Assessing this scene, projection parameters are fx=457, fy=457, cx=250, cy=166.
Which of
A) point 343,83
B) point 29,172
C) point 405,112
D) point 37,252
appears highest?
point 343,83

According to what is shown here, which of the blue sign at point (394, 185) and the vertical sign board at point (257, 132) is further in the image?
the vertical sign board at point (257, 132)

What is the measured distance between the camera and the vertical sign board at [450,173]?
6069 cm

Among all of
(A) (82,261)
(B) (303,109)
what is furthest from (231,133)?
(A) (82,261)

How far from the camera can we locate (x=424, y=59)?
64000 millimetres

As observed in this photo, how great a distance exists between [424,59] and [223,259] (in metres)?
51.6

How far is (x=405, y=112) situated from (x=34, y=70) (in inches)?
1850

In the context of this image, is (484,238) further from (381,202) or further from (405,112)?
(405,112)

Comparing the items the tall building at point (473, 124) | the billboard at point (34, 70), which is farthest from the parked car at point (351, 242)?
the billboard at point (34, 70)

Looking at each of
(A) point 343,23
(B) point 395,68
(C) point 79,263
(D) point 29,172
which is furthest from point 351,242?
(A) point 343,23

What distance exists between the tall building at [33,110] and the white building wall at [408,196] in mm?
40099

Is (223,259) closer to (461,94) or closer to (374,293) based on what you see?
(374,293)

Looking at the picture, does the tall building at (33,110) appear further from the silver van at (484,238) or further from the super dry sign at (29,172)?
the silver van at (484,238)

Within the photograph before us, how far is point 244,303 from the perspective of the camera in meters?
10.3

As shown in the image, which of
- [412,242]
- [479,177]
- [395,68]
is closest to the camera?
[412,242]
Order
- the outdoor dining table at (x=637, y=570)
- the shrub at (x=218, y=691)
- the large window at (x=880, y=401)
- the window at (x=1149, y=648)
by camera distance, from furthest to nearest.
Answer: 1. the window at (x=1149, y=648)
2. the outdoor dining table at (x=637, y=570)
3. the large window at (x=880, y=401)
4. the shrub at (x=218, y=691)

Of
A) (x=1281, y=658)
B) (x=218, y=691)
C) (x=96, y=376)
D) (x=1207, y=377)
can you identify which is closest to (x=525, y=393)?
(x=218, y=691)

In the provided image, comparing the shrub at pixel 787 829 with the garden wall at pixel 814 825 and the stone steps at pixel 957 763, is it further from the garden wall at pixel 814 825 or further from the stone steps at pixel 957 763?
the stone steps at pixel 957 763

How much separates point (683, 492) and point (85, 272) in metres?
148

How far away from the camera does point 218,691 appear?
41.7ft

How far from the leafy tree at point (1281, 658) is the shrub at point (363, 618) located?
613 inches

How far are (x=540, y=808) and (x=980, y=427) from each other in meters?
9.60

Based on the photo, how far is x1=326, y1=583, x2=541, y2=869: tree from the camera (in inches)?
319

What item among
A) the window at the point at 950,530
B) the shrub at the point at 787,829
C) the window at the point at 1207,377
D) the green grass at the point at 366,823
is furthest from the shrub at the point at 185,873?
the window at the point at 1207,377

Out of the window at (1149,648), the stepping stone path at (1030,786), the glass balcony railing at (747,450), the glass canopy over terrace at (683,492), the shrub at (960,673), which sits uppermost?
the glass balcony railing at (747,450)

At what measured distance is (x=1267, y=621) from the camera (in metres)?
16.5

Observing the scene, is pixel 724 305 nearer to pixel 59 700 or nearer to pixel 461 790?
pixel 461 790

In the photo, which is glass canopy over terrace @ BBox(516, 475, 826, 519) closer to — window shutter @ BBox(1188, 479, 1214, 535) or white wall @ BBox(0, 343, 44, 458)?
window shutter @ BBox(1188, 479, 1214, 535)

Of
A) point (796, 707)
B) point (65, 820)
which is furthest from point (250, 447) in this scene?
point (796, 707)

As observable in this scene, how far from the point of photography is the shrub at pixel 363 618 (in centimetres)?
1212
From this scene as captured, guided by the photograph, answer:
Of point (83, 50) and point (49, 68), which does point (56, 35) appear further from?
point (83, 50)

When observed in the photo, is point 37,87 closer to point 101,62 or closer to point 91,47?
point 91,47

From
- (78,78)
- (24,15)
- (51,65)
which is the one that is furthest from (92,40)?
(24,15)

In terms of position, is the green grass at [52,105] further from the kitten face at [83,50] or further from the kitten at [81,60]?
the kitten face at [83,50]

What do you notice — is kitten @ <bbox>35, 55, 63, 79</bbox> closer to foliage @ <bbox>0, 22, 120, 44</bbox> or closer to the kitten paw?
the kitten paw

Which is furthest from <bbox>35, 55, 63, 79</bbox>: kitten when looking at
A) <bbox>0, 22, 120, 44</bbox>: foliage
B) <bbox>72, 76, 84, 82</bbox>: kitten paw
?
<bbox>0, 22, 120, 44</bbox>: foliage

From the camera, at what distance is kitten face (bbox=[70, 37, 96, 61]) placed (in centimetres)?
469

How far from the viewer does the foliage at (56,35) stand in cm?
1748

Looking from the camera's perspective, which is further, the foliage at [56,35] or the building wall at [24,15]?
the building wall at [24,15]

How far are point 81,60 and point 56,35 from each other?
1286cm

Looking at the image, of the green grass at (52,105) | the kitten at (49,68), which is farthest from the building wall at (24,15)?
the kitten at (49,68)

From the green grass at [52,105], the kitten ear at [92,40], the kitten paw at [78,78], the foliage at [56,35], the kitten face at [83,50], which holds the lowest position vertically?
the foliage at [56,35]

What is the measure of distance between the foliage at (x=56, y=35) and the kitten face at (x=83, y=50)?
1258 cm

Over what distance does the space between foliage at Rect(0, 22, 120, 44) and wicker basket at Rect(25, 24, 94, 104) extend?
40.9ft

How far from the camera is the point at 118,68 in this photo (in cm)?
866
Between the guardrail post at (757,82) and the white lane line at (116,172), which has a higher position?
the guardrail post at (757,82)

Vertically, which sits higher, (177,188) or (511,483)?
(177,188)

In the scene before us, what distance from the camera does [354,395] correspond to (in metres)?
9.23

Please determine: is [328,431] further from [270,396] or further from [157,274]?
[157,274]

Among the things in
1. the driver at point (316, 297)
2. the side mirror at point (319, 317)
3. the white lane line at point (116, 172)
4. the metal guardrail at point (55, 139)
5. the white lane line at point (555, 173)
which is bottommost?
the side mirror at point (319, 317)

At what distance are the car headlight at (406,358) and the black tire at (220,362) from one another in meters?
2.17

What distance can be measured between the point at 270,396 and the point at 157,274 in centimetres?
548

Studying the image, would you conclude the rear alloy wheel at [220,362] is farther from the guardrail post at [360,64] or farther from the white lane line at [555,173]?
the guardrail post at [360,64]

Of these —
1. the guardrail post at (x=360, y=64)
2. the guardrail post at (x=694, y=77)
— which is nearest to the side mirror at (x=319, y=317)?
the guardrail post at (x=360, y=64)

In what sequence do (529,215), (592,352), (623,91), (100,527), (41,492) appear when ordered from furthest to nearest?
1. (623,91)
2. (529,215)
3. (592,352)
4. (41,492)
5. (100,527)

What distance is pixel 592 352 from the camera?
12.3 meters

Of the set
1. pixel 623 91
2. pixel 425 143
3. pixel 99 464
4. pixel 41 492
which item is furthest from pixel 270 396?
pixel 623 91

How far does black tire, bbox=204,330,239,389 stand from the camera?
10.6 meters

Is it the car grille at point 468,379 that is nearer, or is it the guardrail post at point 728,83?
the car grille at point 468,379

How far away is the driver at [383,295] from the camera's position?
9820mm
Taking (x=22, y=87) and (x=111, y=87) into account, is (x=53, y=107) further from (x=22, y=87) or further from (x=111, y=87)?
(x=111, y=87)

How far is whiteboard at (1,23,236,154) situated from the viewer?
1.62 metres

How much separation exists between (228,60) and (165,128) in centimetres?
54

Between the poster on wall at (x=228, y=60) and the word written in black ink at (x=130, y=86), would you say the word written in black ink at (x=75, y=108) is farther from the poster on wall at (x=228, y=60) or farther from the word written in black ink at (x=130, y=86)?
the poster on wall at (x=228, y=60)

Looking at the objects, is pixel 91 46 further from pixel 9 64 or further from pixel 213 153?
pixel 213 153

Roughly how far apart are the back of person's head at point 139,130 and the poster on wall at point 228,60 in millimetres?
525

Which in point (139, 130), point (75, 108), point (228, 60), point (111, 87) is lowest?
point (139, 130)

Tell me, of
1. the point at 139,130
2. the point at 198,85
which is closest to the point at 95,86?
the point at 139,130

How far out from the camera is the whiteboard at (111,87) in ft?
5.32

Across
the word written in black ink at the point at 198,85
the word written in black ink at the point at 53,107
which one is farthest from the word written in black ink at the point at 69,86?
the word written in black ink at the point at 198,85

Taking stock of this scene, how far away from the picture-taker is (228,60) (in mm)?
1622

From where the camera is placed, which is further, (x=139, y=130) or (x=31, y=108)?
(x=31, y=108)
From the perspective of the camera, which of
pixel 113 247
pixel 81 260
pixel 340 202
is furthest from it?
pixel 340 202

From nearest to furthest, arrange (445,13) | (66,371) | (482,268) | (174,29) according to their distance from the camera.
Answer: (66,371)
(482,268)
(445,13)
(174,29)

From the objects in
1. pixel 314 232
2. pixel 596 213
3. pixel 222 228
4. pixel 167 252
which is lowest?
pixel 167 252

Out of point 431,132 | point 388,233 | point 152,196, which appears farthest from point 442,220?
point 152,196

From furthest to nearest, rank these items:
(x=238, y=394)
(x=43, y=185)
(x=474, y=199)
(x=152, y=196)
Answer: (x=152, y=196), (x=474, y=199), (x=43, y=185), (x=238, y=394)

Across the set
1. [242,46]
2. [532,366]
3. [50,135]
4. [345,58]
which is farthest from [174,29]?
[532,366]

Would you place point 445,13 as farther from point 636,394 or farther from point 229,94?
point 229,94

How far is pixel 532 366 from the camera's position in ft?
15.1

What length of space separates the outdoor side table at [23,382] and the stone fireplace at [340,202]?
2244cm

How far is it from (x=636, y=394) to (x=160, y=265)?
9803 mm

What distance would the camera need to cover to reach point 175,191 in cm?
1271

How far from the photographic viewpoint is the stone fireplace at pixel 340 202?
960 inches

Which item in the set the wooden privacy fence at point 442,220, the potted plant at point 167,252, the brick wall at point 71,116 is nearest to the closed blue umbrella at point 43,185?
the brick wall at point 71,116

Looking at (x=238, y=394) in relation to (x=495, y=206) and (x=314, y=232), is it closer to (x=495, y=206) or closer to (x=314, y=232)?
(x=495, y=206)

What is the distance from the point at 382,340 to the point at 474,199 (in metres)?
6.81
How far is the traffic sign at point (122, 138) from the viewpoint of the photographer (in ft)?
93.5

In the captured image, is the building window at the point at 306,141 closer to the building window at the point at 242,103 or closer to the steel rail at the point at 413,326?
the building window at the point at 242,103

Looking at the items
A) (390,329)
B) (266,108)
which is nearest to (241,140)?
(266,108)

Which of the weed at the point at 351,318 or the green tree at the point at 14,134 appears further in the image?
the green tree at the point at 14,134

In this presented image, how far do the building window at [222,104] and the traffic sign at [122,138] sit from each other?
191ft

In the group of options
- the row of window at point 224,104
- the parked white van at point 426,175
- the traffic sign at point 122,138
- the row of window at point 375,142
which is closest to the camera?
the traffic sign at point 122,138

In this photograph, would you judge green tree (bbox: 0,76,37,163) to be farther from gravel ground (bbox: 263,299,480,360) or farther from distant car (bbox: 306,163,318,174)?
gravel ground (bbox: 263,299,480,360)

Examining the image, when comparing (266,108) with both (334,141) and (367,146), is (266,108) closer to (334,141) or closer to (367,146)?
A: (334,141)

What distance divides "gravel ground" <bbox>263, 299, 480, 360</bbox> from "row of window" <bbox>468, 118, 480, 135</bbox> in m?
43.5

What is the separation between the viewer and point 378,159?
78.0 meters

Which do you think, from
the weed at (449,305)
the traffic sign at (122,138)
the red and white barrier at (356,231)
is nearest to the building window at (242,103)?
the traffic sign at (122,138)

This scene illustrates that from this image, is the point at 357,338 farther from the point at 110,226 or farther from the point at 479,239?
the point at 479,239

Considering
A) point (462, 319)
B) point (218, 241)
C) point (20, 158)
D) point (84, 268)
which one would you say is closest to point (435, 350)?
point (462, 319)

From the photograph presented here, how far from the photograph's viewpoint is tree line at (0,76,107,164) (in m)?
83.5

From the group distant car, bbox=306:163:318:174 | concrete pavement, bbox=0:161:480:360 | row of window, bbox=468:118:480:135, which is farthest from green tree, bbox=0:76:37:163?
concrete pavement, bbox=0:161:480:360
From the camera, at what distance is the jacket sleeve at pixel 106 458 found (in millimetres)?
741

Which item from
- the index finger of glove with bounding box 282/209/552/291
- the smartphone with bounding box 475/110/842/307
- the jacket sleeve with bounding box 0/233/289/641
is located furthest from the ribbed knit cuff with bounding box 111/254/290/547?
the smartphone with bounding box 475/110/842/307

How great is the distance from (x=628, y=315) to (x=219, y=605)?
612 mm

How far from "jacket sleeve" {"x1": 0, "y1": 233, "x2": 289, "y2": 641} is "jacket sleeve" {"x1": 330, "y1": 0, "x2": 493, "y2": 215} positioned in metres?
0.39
□ □ □
=== Instruction ===
Copy out word for word the lines starting with the one that contains "What distance divides" and going on through the last of the lines above.

=== Reply to the task ===
What distance divides "gravel ground" <bbox>263, 299, 480, 360</bbox> from "row of window" <bbox>468, 118, 480, 135</bbox> in m?
43.5

What is the separation between the viewer and point 378,159?
78.0 meters

Which do you think, from
the weed at (449,305)
the traffic sign at (122,138)
the red and white barrier at (356,231)
is nearest to the building window at (242,103)?
the traffic sign at (122,138)

This scene illustrates that from this image, is the point at 357,338 farther from the point at 110,226 or farther from the point at 479,239?
the point at 479,239

Considering
A) point (462, 319)
B) point (218, 241)
C) point (20, 158)
D) point (84, 268)
which one would you say is closest to point (435, 350)?
point (462, 319)

From the photograph presented here, how far from the photograph's viewpoint is tree line at (0,76,107,164) (in m)?
83.5

From the group distant car, bbox=306:163:318:174 | concrete pavement, bbox=0:161:480:360 | row of window, bbox=468:118:480:135, which is farthest from green tree, bbox=0:76:37:163?
concrete pavement, bbox=0:161:480:360
From the camera, at what distance is the jacket sleeve at pixel 106 458 found (in millimetres)?
741

Which item from
- the index finger of glove with bounding box 282/209/552/291
- the smartphone with bounding box 475/110/842/307
- the jacket sleeve with bounding box 0/233/289/641
is located furthest from the ribbed knit cuff with bounding box 111/254/290/547?
the smartphone with bounding box 475/110/842/307

How great is the distance from (x=628, y=315) to (x=219, y=605)?
612 mm

How far from "jacket sleeve" {"x1": 0, "y1": 233, "x2": 289, "y2": 641} is "jacket sleeve" {"x1": 330, "y1": 0, "x2": 493, "y2": 215} positioned in metres?
0.39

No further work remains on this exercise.